I agree: it looks to be a an anvil with a wrought iron body. My first thought when I saw the photo was also that it was a Hay Budden anvil. As far as weight goes, it is light enough to be weighed on a bathroom scale if you want to verify the stamped numbers. The two rectangular holes in the waist of the anvil are for heavy tongs which were used to hold the anvil body under a steam hammer when the body was forged. This is a giveaway as to the type of construction and age of the anvil- it is probably
pre 1930's.

It's a new one on me that Hay Budden made anvils that were "re branded" with the seller's name or emblem. The shape of the emblem on the anvil does look like the insignia of Chicago Bridge & Iron Company. CB & I is perhaps the largest builder of steel tanks and similar plate work and has been for many years. Possibly, the anvil dates to the earlier days of C B & I when they had blacksmiths in their fab shops. The joke with C B & I is that they are not in Chicago and haven't built bridges in maybe 100 + years. They got into tank work back in the riveted days, and have been at it ever since. Smiths would be needed in the old days to make pipe supports, braces, and similar for tank work. CB & I is big enough to have ordered tools with their insignia on them. I've been on jobs with CB & I and have seen the type of shop that they are, so this idea is not out of the realm of probability.

What needs to be done:
Please copy the anvil passage in full, word for word. The records have no connection to the anvil passage.

Data extract:
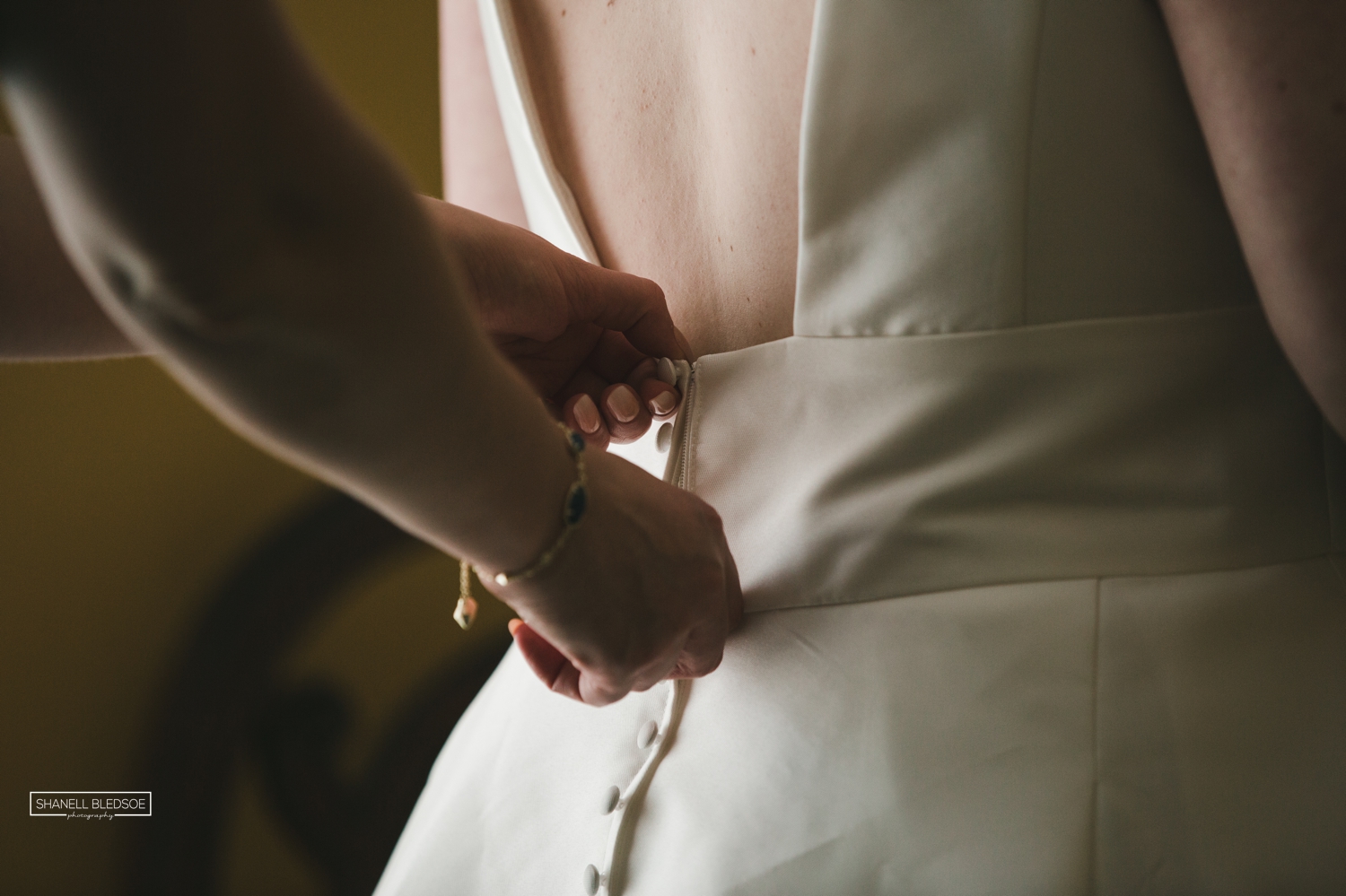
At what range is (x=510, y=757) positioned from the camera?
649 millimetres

---

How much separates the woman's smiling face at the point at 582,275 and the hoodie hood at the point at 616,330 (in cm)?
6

==

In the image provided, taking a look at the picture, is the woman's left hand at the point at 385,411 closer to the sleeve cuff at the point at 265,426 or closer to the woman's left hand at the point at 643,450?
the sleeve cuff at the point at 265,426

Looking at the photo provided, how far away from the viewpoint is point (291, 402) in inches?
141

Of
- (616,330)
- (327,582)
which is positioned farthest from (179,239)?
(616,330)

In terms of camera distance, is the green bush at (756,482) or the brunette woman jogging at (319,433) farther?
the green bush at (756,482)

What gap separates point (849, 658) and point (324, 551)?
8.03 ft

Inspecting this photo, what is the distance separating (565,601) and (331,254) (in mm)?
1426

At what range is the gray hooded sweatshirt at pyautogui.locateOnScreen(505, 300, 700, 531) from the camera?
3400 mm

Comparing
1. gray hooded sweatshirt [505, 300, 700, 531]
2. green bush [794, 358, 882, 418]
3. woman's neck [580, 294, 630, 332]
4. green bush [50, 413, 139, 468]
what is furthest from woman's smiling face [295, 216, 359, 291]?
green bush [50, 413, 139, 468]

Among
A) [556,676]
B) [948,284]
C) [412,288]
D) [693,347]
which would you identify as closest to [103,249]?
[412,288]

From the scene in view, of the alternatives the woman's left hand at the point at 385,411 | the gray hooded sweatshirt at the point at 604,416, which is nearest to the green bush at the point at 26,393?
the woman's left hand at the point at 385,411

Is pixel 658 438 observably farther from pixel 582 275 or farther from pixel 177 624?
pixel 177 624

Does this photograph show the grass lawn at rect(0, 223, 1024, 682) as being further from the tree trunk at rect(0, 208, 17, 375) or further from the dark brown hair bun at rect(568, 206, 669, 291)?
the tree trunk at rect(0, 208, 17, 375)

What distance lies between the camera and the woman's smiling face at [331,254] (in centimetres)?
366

Solution to this exercise:
I agree: it looks to be a an anvil with a wrought iron body. My first thought when I saw the photo was also that it was a Hay Budden anvil. As far as weight goes, it is light enough to be weighed on a bathroom scale if you want to verify the stamped numbers. The two rectangular holes in the waist of the anvil are for heavy tongs which were used to hold the anvil body under a steam hammer when the body was forged. This is a giveaway as to the type of construction and age of the anvil- it is probably
pre 1930's.

It's a new one on me that Hay Budden made anvils that were "re branded" with the seller's name or emblem. The shape of the emblem on the anvil does look like the insignia of Chicago Bridge & Iron Company. CB & I is perhaps the largest builder of steel tanks and similar plate work and has been for many years. Possibly, the anvil dates to the earlier days of C B & I when they had blacksmiths in their fab shops. The joke with C B & I is that they are not in Chicago and haven't built bridges in maybe 100 + years. They got into tank work back in the riveted days, and have been at it ever since. Smiths would be needed in the old days to make pipe supports, braces, and similar for tank work. CB & I is big enough to have ordered tools with their insignia on them. I've been on jobs with CB & I and have seen the type of shop that they are, so this idea is not out of the realm of probability.